Yarım kalmış bir baba oğul hikâyesi
Avukat Yusuf’un (Kıvanç Tatlıtuğ) kapısı gece yarısı çalınır. Karşısında 25 yıl önce onu ve annesini terk eden babası Âşık Heves Ali (Settar Tanrıöğen) vardır. Onu içeri davet eder. Babası Kars’taki Âşıklar Bayramına giderken hem onu hem de annesinin mezarını ziyaret etmek için geldiğini söyler. Yıllar sonra gelen geçmişin kısa bir aralanması olarak düşünür Yusuf bu ziyareti. Ama sonrasında babasının hastalığını ve ilerlediğini öğrenir. O noktadan itibaren Kırşehir’den Kars’a uzanan hem bir baba oğul hesaplaşması hem bir yol hikâyesi bizleri bekler. Kıvanç Tatlıtuğ Yusuf’un gelgitlerini, hesaplaşmasını, içinde kalan öfkesini ve yarım kalmışlıklarını eldeki malzemeyi kullanarak çok iyi yansıtmış. Settar Tanrıöğen ise suskunluğuyla, mahcubiyetiyle ve aşırı zayıflamış haliyle babanın arada kalmışlığını en iyi şekilde gösteriyor. Tamamlanmayan kısımlar ise babanın suskunluğu, babanın hiçbir şey dememesi. Aynı şekilde kitapta büyük bir yer kaplayan Yusuf’un eski aşkına yazdığı mektuplarda düşüncelerini, duygularını ortaya koyduğu kısımların olmaması da Yusuf’un öfkesini, yarım kalmışlığını eksik bırakıyor. Yusuf’un uyku sorununa da hiç değinilmiyor. Uyuyamaması, bilinçaltının yansıması gördüğü rüyalar kitapta önemli bir yer kaplarkan filmde geçiştiriliyor ve filmde bu bir sahne ile veriliyor. Arka planı ortaya konmadığından bir anlamı olmuyor ve klişe olarak kalıyor.
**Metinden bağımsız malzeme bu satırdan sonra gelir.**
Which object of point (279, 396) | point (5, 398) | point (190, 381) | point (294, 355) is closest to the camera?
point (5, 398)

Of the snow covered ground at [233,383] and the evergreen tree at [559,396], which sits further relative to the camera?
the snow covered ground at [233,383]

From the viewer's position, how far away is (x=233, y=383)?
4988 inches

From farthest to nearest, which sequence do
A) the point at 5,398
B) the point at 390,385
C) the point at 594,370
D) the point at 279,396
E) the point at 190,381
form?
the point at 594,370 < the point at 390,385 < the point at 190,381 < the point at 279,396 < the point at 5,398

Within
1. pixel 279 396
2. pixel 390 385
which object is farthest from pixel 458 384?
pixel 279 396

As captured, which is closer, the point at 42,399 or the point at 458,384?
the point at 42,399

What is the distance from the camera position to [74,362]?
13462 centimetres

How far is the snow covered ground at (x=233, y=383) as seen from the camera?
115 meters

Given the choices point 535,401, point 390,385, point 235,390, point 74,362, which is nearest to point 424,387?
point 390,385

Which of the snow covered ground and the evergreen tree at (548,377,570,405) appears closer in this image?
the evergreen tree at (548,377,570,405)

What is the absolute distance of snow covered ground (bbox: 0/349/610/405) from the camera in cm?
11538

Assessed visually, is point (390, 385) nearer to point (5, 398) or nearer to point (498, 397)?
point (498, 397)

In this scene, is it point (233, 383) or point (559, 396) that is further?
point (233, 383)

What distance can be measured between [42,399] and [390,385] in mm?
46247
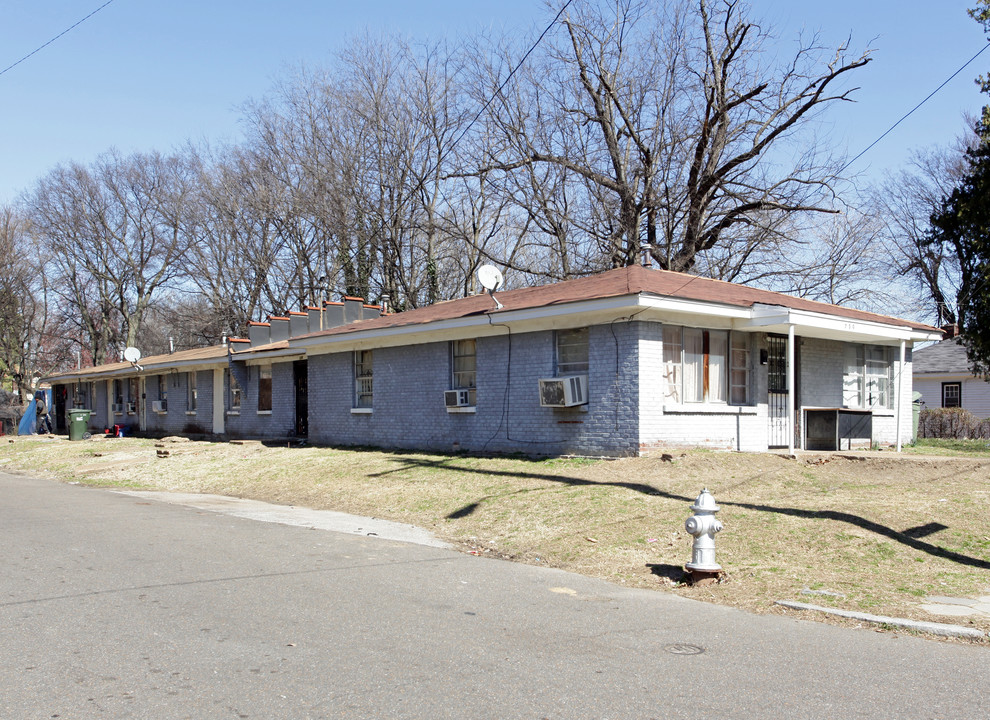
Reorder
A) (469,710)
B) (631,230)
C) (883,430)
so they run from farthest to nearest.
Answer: (631,230) < (883,430) < (469,710)

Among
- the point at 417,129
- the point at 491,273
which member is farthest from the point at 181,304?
the point at 491,273

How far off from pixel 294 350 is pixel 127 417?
15.3 meters

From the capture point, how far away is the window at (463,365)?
1844 cm

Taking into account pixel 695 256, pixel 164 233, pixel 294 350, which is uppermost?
pixel 164 233

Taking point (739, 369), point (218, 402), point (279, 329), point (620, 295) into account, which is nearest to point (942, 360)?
point (739, 369)

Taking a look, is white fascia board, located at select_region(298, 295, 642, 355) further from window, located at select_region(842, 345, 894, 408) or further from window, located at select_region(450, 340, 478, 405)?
window, located at select_region(842, 345, 894, 408)

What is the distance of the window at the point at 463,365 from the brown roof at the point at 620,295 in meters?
0.68

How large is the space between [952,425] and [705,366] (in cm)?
1927

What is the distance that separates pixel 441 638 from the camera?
6.36m

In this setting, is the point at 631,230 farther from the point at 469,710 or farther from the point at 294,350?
the point at 469,710

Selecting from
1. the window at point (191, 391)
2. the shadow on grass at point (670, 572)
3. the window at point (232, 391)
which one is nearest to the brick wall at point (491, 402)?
the window at point (232, 391)

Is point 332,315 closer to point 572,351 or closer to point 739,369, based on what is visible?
point 572,351

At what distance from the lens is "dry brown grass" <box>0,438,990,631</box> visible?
8562mm

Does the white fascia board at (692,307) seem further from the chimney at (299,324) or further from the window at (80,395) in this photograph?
the window at (80,395)
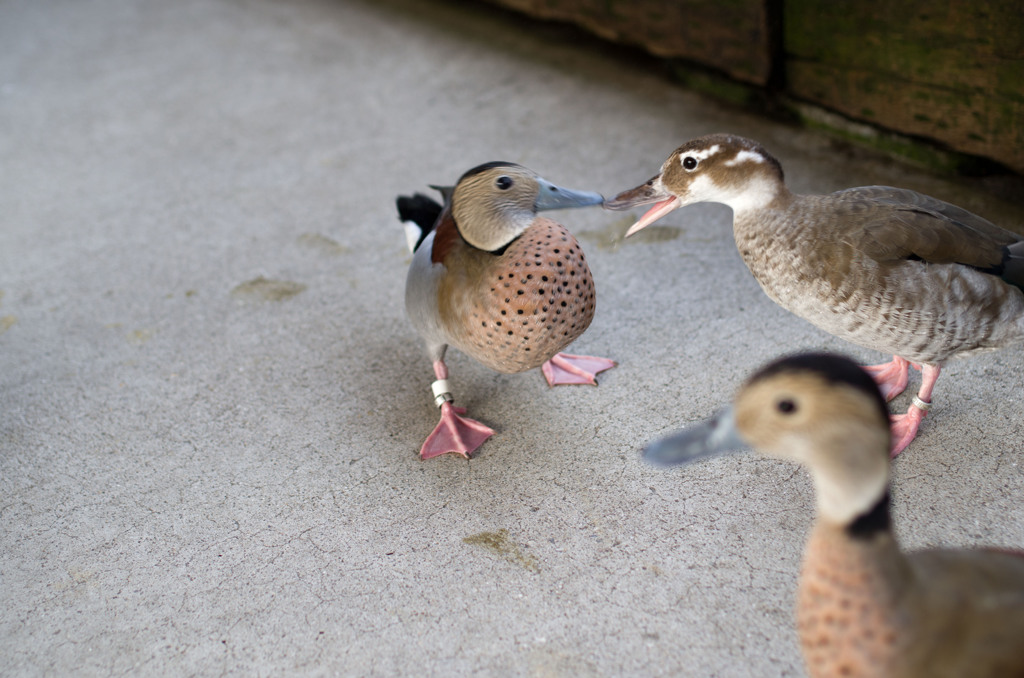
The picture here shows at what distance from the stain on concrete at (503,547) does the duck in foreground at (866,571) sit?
0.85 metres

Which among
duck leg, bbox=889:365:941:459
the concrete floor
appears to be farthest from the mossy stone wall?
duck leg, bbox=889:365:941:459

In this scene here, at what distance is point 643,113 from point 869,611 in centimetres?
328

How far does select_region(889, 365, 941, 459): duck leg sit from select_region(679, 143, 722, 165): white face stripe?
83cm

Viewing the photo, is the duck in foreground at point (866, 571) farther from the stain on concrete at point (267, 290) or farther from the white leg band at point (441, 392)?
the stain on concrete at point (267, 290)

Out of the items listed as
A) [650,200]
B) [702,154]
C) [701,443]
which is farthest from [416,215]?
[701,443]

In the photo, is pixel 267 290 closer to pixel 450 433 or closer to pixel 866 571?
pixel 450 433

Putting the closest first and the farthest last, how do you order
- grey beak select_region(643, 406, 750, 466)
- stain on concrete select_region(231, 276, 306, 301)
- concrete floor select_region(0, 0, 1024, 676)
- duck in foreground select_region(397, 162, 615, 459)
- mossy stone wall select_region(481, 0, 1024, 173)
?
Answer: grey beak select_region(643, 406, 750, 466), concrete floor select_region(0, 0, 1024, 676), duck in foreground select_region(397, 162, 615, 459), mossy stone wall select_region(481, 0, 1024, 173), stain on concrete select_region(231, 276, 306, 301)

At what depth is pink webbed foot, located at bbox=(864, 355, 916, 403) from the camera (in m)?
2.43

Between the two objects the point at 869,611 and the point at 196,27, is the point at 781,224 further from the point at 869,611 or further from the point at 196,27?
the point at 196,27

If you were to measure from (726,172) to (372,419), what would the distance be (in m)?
1.32

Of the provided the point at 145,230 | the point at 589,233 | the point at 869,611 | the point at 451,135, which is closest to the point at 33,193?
the point at 145,230

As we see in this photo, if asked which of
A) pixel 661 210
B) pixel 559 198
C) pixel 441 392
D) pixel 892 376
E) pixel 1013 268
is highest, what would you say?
pixel 559 198

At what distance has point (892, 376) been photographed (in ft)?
8.05

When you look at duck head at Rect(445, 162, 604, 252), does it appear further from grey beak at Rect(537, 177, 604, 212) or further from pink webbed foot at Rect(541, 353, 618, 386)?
pink webbed foot at Rect(541, 353, 618, 386)
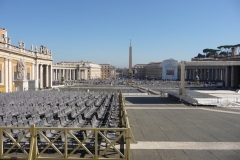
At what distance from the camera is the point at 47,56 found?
57594 mm

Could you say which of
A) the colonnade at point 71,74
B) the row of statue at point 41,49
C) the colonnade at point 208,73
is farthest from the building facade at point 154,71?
the row of statue at point 41,49

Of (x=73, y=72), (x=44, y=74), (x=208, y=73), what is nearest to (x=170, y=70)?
(x=208, y=73)

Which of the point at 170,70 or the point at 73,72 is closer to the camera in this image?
the point at 170,70

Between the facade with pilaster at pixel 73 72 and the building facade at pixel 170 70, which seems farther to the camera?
the building facade at pixel 170 70

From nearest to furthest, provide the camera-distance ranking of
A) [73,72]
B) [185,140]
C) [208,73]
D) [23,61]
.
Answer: [185,140] < [23,61] < [208,73] < [73,72]

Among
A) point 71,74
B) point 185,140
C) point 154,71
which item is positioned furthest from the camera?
point 154,71

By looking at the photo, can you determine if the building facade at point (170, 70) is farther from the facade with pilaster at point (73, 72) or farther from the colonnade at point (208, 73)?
the facade with pilaster at point (73, 72)

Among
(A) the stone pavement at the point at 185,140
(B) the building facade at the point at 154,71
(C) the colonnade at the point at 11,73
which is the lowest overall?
(A) the stone pavement at the point at 185,140

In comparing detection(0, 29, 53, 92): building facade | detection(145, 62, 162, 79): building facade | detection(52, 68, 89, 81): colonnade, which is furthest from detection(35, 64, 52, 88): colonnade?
detection(145, 62, 162, 79): building facade

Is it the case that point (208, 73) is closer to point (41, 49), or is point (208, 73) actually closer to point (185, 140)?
point (41, 49)

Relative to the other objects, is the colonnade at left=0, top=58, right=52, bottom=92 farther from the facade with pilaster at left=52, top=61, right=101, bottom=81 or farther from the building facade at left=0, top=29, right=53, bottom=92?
the facade with pilaster at left=52, top=61, right=101, bottom=81

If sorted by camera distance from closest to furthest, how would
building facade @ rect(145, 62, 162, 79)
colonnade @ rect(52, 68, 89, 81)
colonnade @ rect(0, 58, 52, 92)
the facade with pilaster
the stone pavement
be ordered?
the stone pavement < colonnade @ rect(0, 58, 52, 92) < colonnade @ rect(52, 68, 89, 81) < the facade with pilaster < building facade @ rect(145, 62, 162, 79)

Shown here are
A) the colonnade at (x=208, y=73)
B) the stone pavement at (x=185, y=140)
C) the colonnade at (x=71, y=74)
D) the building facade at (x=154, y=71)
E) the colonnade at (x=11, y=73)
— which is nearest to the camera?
the stone pavement at (x=185, y=140)

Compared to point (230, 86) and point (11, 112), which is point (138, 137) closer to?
point (11, 112)
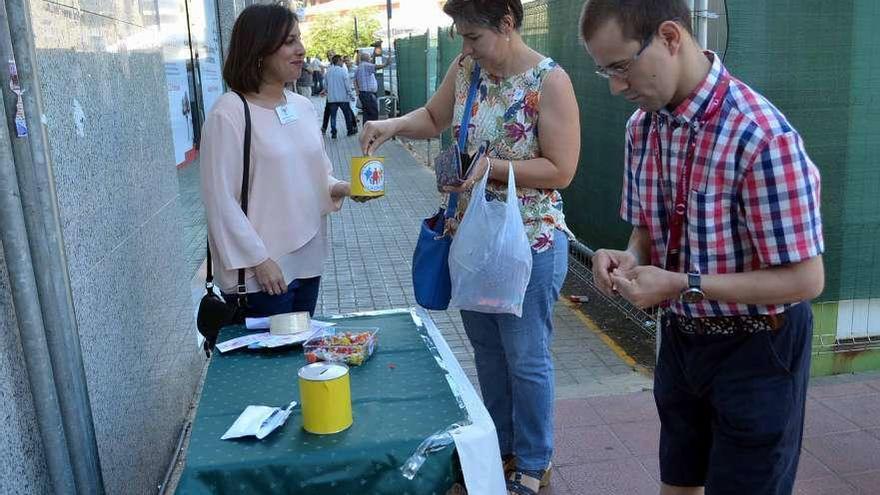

Tamamlanmayan kısımlar ile bir film bir kısır döngüye hapsoluyor. Çünkü baba konuşmuyor, anlatmıyor. Yusuf öfkesini gösteriyor, hesap soruyor ama sonra pişman oluyor ve susuyor. Bu ikili arasındaki boşluk, suskunluk filmin temposunu düşürüyor. Bir noktada sıkıcı hale getiriyor. O noktalarda devreye girebilecek âşık olmak, âşık ortamları mizansenleri ise yeterince özenli ve dikkati toparlayacak, hikâyeyi tamamlayacak şekilde kullanılmamış. Bu noktada Özcan Alper ve Kemal Varol nasıl bir düşünce içerisinde bu tercihleri yaptılar senaryo anlamında anlamak pek mümkün değil.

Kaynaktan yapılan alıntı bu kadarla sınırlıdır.